Unemployment shot up in 2008 and 2009. Since then, with a few exceptions, it's barely budged — it's down a bit from it's peak, but still far higher than normal.

Jess Jiang/NPR/BLS data
Jess Jiang/NPR/BLS data
Jess Jiang/NPR/BLS data

There is one jobs measure that has continued to change: average duration of unemployment. But that has gotten worse, not better.

Jess Jiang/NPR

As noted last month, this is a very worrying sign:

The longer people are unemployed, the less likely they are to find a new job.

This is partly due to the fact that the most employable people — those whose skills are in highest demand — get snapped up right away.

But there are also more insidious forces at work. As Ben Bernanke recently pointed out, the skills of unemployed workers erode, making it harder for them to find a new job. Employers may be wary of hiring someone who has been out of work for a long time.
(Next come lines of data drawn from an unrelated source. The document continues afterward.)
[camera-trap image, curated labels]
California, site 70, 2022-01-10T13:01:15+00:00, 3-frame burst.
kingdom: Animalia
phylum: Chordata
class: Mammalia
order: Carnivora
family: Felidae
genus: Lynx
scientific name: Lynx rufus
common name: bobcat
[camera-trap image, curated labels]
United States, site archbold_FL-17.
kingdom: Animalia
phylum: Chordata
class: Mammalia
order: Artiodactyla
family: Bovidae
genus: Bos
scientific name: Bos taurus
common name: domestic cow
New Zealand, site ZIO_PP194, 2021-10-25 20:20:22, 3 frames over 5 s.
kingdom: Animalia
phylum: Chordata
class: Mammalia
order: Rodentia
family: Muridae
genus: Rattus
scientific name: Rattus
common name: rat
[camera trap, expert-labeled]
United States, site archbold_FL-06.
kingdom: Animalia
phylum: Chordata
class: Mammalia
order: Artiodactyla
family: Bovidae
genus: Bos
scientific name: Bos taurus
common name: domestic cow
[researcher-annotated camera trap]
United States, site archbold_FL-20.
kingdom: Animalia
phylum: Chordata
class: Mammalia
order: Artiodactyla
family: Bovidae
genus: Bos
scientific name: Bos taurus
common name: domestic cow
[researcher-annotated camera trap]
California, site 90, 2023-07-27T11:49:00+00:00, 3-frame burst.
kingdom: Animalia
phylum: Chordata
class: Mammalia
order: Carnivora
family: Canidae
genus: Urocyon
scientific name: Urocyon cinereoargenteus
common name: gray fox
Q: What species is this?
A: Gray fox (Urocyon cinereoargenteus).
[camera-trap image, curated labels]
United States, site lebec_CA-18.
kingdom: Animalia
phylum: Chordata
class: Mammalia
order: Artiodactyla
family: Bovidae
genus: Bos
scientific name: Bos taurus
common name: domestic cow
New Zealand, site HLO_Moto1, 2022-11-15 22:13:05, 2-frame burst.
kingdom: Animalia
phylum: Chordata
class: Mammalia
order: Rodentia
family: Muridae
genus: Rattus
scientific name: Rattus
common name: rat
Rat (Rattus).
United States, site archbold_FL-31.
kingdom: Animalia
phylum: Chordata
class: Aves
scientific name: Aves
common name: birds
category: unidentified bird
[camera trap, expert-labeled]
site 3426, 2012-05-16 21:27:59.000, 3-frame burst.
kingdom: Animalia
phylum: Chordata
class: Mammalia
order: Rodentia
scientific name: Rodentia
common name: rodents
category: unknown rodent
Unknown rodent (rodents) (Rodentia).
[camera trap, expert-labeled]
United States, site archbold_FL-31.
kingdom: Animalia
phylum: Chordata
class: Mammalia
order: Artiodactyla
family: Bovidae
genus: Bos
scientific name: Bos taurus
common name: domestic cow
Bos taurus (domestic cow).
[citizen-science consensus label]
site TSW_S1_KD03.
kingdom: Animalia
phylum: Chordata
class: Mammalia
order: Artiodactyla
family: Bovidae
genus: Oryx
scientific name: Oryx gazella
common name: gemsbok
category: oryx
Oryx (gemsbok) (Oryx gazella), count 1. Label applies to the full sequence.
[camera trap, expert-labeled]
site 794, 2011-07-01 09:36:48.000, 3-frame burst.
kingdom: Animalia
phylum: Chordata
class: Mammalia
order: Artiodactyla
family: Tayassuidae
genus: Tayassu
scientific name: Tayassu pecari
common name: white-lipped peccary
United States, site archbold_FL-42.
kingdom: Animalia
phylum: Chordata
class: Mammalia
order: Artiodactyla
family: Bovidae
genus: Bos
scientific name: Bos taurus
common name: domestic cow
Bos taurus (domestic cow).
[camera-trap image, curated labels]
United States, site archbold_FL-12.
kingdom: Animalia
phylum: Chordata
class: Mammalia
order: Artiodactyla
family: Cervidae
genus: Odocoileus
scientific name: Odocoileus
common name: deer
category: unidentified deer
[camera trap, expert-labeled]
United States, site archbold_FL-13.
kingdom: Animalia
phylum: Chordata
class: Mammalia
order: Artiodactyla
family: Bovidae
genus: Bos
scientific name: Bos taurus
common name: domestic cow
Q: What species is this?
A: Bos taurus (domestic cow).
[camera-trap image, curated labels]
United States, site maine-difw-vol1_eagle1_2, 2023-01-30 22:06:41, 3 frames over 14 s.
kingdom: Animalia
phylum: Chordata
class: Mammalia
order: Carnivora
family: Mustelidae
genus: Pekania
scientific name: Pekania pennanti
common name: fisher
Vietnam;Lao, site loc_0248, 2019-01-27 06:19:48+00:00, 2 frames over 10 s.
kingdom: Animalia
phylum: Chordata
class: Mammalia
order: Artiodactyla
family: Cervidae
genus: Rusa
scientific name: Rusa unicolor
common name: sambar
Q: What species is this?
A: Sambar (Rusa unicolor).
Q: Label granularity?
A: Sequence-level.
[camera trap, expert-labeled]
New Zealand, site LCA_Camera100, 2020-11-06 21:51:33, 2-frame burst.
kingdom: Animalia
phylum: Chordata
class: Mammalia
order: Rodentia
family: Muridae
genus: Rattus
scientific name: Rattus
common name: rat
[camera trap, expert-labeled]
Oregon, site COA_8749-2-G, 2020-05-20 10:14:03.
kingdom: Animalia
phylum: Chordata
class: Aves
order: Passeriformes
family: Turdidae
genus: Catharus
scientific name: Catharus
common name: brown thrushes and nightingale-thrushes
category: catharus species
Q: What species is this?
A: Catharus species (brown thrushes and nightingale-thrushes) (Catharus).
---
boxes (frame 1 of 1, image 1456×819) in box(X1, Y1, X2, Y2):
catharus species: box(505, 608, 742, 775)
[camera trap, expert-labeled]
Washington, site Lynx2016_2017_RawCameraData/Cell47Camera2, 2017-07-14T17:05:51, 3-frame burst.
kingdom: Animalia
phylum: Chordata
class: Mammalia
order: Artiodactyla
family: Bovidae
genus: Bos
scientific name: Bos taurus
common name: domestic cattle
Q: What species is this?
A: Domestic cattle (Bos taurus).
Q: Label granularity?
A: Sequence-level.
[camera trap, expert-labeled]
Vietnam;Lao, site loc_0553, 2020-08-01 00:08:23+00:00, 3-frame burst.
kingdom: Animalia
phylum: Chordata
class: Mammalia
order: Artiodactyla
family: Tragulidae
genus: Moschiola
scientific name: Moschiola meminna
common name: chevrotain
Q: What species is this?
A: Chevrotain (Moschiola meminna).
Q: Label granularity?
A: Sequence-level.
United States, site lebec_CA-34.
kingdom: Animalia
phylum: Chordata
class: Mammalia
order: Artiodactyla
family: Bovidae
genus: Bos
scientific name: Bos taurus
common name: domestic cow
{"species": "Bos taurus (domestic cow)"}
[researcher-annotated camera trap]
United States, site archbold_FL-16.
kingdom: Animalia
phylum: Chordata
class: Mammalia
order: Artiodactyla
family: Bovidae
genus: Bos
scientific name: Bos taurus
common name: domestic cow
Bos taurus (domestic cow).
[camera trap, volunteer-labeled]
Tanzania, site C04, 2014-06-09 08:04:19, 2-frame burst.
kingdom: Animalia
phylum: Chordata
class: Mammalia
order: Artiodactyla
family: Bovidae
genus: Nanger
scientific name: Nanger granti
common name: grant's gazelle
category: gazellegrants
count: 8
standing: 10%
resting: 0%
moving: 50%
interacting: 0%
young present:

And after months of searching, the unemployed tend to spend less time looking for work. ...

One final, somewhat technical note: The extension of unemployment benefits — which typically expire after six months, but now can run for nearly two years — has probably played some role in driving up the long-term unemployment rate.

But several studies have found that this accounts for only a small part of the overall rise in long-term unemployment. (See this paper from the San Francisco Fed for more on the subject.)

For the most part, "people are simply flowing into unemployment and not finding jobs," Bart Hobijn, an economist at the San Francisco Fed, told me. "That's the overall weakness in the economy."